"Trump," "The Organ Donor," and "There's so much shit in and around this house I can't help but think it's secretly on fire"

Trump

If you are looking out the oval’s window,
I hope you see a country like a broadened clementine

That loves the operatic suet of harmony;
Where, for birds, there’s continually compromise.

If not, you are not in America.
We are eagles. We are not living Eric Cartmans.

 


 

The Organ Donor

The phenomena of open bodies
Or their nude external jewels
cannot help but praise
And be praised like
Piles of clothes on the floor,
The gospel of skin and ligaments.

The heart is defined by blood.
Blood is defined as necessity.
The Liver is confined to a small corner,
it cowers from the smeared city
lights on Friday evening.

Giving
Is not always charity,
Religion cannot consistently
Penetrate the nod of rehabilitation.

A smile,
                       the curtsy of sharing.
The bodies are always open,
                  The epidermis
Needs another. The fingers
Grope the obsession of texture.

     

      Dissection is accidental, the plied
      Button-up or mountain tops of jeans

 

Remains a discovery
Of humans life – of all kinds
                        Slipping through the gospels,
Praising the ligaments

      Belly-button,
      Finger nail,
      Knee-caps,
      Ankles.

There’s a song in the human body – and those
Who share its dream, like an organ in the gut
Or a piano in a vestibule. It is moved by our blood.
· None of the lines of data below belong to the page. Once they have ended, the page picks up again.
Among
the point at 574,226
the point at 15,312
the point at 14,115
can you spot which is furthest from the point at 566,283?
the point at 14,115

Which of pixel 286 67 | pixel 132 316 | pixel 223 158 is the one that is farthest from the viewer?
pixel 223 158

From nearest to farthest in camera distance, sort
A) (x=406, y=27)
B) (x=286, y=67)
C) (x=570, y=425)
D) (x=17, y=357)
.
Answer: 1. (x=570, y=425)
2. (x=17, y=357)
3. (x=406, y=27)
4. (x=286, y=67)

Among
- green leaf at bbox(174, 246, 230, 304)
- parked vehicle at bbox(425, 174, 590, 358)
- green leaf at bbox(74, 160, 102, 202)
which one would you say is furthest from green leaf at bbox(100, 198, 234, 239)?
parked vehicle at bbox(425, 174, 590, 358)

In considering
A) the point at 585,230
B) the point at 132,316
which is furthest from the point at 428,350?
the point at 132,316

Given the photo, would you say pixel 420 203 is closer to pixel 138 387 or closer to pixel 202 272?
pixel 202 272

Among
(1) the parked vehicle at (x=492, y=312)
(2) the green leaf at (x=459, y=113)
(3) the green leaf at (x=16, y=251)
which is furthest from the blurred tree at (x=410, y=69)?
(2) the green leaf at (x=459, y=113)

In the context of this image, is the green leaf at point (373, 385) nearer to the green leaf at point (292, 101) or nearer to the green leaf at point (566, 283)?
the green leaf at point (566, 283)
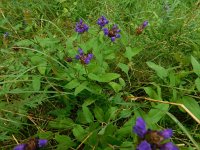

Blood doesn’t have to define a heart;
It has to define necessity,
Holding the pulse of our song.

 


 

There’s so much shit in and around this house I can’t help but think it’s secretly on fire

                                                      That was the year the pine tree broke its hand,
                                                      Its shadow
                                                      Poised
                                                      Like a bent dart
                                                      without a goal for a point.

The neighborhood monkeys,
doused in kerosene,
Revolved around the tiny globules
Of loss and savagery
To pluck the yellow
From our past

Peeling it’s veil
Of solitude and hunger,
Shaping our soapsuds monster

Into nothing
We could ever hold
Without it blowing up in our face.
They were my anxieties
Screaming with the horror
Of losing their balloons
And burning with failing dominance.

I was wrapped in an alchemy
Of faded-blue clouds and the paint
Off hells front door
During memories
Paused by solemn street sign reflections
      The way the pine trees hand looked

Raw and bent,

Discovering sense
In its tale of lies and senescence  

In some pathetic gale,

Where I once  
wallowed in
to soothe pain
With pain

In order
To validate their pointed fingers.

Dissolving arbitrarily
Are the divorces,
The crumbling homes
of twigs and cum.

That was the same year
Egypt was drilling
Itself into my skull
With furor
Dissecting involuntary
Spasms
From other lands I found in doubted alcoves;
I convulsed:

                                                      Nothing about that tree
                                                      Mattered to anyone else,
                                                      It was a wound
                                                      In mischief yard

Where disobedience
Played its racket-ball

Without a goal
Except
To drink before the game began

With rows of jokes
Piling up like garbage
To fall upon
Some timid body
Melting
Throughout displacement – 
Subject to incontinent
Droplets – the hemi leaks oil,

                                                      The tree still mourns,
                                                      And the monkeys scream
                                                      The kerosene hymns
                                                      Of molested angels
                                                      Who never bowed before
                                                      A land
                                                      With leprosarium;

Were bound to the breaks
We have
Whether failing
Or not,

To answer the ambiguity
We hate to recognize
While standing alone
In our yard,
While waiting

For some dispensable

Pill

                                                      To gather our family’s bodies
                                                      Broken
                                                      Off the tree
                                                      That’s already crippled.  

We’re caught
Between a circle of bricks –

A witch stirs
Domesticated coals
To breathe their smoke

And hand them air
Like steak for viscous puppies.

The rest
Without peace is bound in moans
As incessant tragedy orbits immature
And miniature

Around the fenced in yard

Where every morning
Saturn
Rolls around
In the delicate universe
Of its immaterial
Intimacy,

Ending up in shit, ruined
And posing for war.

 

 

Parker Jamieson

Parker Jamieson reads their almanac of dreams to punctuate their writings. They are the editor of their community college’s quiet literary journal Mutata Re. They have been published in various journals and online formats, most recently, Anti-Heroin Chic, Outlaw Poetry, and the upcoming issue of The Wild Word. They go to school to study humans - how they understand - and why philosophy matters to all people, whether they know that or not.